• _MATERIAL SHOWN_
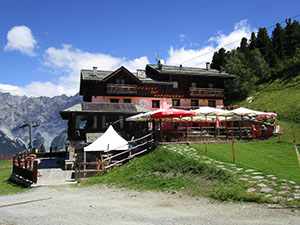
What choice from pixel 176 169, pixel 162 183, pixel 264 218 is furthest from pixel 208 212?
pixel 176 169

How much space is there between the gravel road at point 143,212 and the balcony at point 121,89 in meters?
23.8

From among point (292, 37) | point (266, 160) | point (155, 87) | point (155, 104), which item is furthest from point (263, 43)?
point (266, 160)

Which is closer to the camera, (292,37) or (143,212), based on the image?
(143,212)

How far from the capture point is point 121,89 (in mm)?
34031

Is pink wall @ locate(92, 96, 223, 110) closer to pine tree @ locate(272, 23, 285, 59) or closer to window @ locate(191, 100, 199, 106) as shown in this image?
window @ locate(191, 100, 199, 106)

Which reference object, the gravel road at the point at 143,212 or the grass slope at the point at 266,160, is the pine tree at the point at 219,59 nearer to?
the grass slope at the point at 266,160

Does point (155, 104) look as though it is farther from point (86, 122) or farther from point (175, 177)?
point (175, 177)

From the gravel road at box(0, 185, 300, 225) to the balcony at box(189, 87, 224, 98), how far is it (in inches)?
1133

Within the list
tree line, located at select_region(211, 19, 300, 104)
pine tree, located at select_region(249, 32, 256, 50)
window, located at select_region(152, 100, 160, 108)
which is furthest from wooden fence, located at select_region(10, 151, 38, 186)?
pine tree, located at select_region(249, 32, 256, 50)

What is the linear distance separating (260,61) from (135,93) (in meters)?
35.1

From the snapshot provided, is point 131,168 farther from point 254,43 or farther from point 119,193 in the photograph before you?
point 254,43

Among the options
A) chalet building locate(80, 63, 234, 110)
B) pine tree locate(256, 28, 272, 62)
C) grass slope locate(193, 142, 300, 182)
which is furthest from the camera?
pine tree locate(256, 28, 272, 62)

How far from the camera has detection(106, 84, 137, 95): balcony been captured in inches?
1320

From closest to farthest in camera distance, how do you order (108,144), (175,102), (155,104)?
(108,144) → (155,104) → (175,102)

* * *

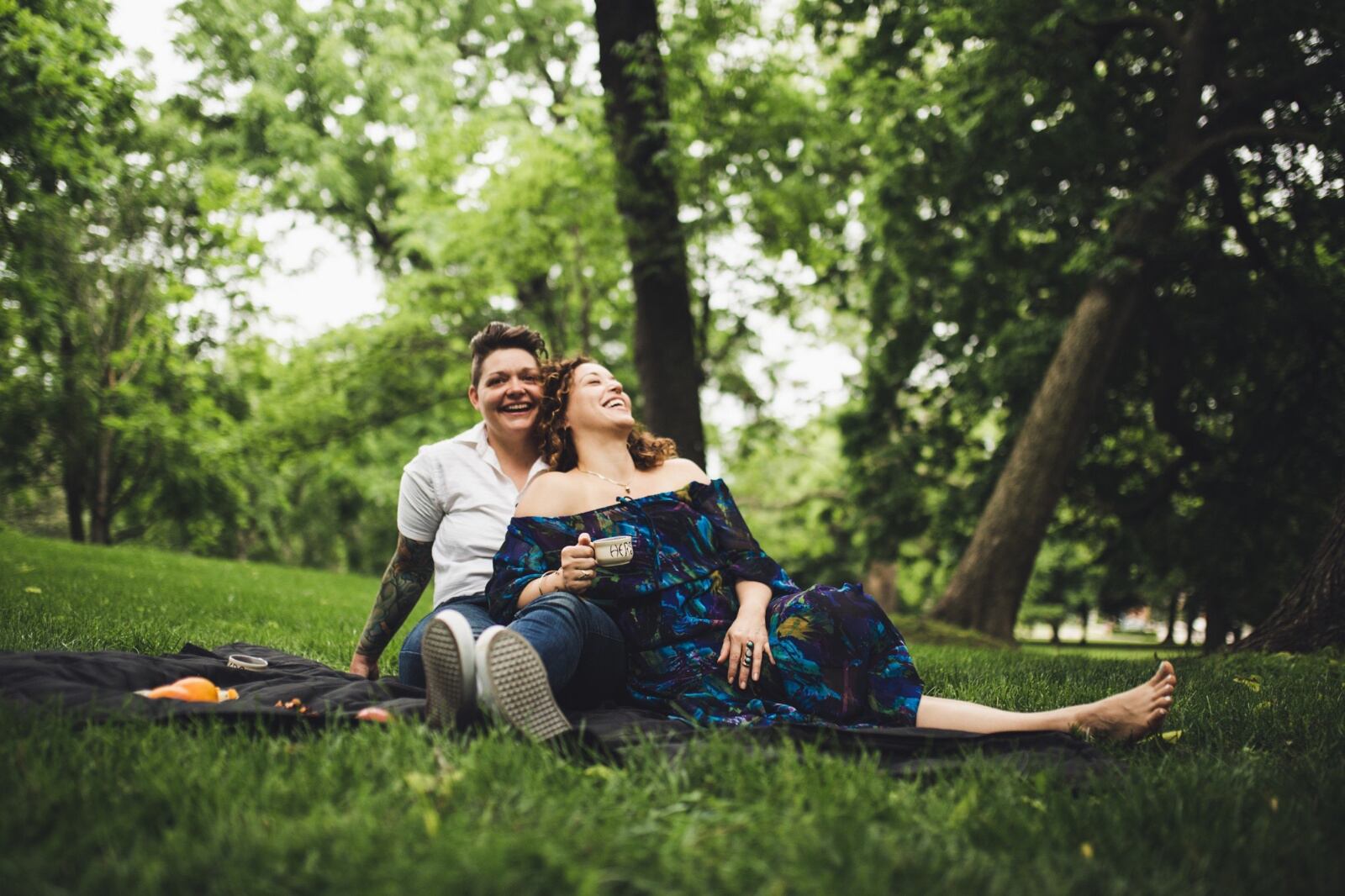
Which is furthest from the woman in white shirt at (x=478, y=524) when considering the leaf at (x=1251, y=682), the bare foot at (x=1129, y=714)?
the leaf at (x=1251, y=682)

• _WHAT YOU ARE ASKED TO DO_
Please arrange the stretch of rows from the line containing "From closest to" through the line containing "(108,144) → (155,104) → (175,102)" as a Markdown table with the columns "No." and "Line", leaving out any blank lines.

• _RESPONSE BELOW_
| No. | Line |
|---|---|
| 1 | From closest to farthest in camera distance, how do you order (108,144), (175,102), (155,104)? |
| 2 | (108,144) → (155,104) → (175,102) |